Figure: Schematic representing household flood risk. (With some typical structural flood barriers  on the left.)


[I and Dr. Lauren Cook (Eawag, CH) are supervising Mr. Dawar Qureshi on this research project. ]

There is growing evidence that climate change poses a risk to urban drainage infrastructure, which is often under-sized, to withstand expected increases in frequency and intensity of extreme rainstorms. However, given the large uncertainties related to climate signals, models, and input data. it is often unclear how infrastructure should be sized to accommodate increases in stormwater runoff due to climate change. The goal of this thesis is to determine the size (volume stored) and cost of a vegetated retention basin that would be needed in 10 U.S. cities to avoid sewer surcharge under climate change. This will be compared to the size and cost of a sewer pipe that would be needed to account for excess flows. Building on existing data and models to update intensity-duration-frequency (IDF) curves under climate change, the first task of this thesis is to use Bayesian inference to predict non-stationary changes in extreme rainfall, accounting for modelling and parameter uncertainty. For the second task, this information, in the form of a “design storm”, will be used along with land use characteristics to estimate the volume of stormwater that would need to be captured over time by the storage basin. Finally, using available cost data, the cost to store this volume will be compared to the cost to upgrade the pipe to receive the equivalent flow.

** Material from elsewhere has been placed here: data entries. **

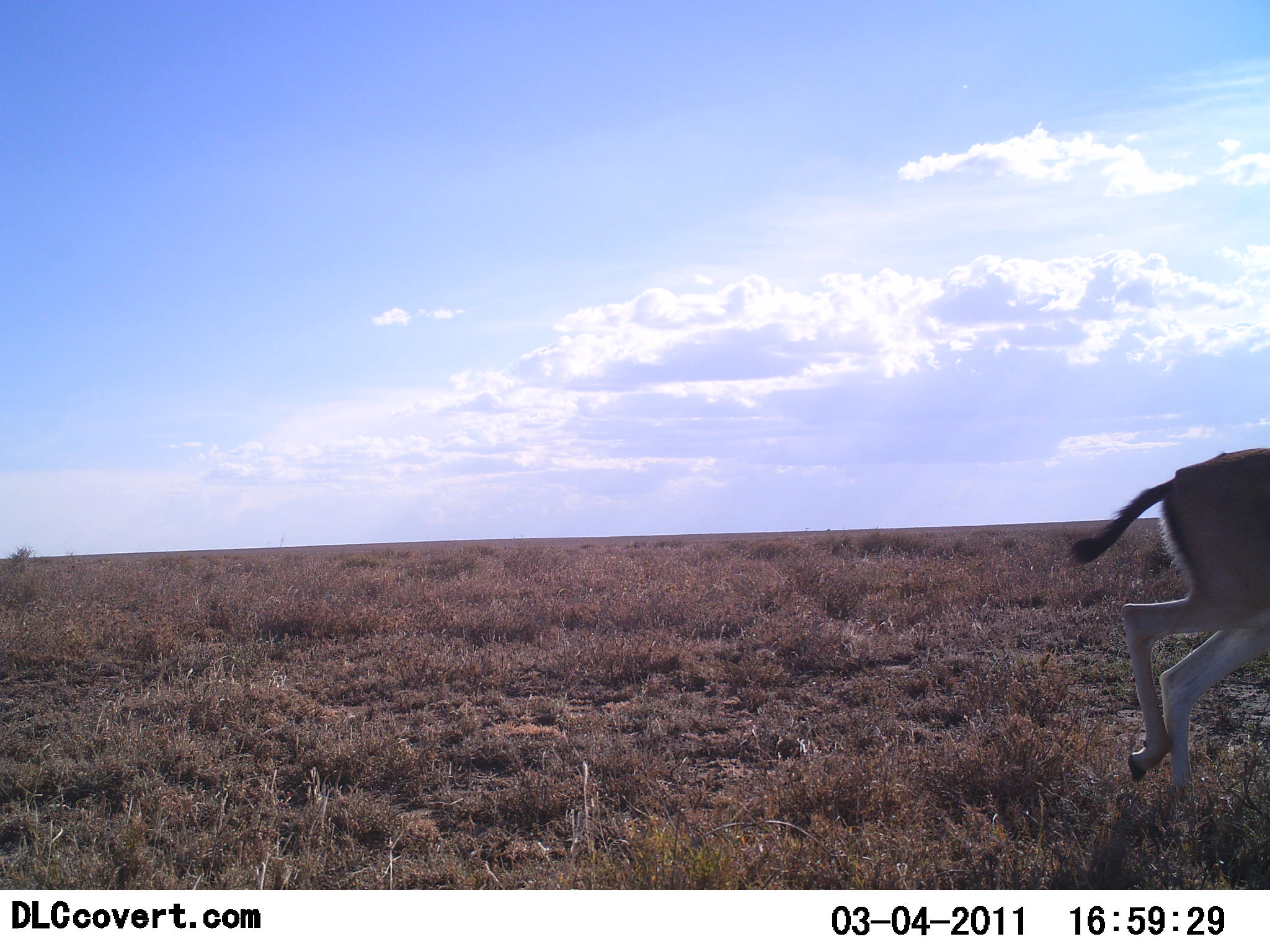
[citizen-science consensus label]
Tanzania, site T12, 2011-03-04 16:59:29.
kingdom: Animalia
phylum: Chordata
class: Mammalia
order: Artiodactyla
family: Bovidae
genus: Eudorcas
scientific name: Eudorcas thomsonii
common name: thomson's gazelle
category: gazellethomsons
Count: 1.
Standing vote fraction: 0%.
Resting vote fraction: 0%.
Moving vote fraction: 100%.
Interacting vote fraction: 0%.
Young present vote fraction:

Figure: GEV-based rainfall return level estimates of 1-h duration. [ Location: Phoenix, USA. RCM data from NA-CORDEX, 2014-2099, RCP 8.5]

AS COLLABORATOR

[In collaboration with Victor Herl, Dr. Candace Chow, Dr. Marc Wieland, & Dr. Sandro Martinis. 

(German Aerospace Center, DLR).]

In cases where image classification/segmentation using conventional computer vision algorithms can be uncertain, we plan to analyze the utility (both pros and cons) of Bayesian schemes in generating probabilistic classification/segmentation of water-body images. (Didactic figure: Pseudocolor Lansat 8 (NASA) and Sentinal 2 (ESA) images of Wax Lake Delta. Generated on SentinelHub.)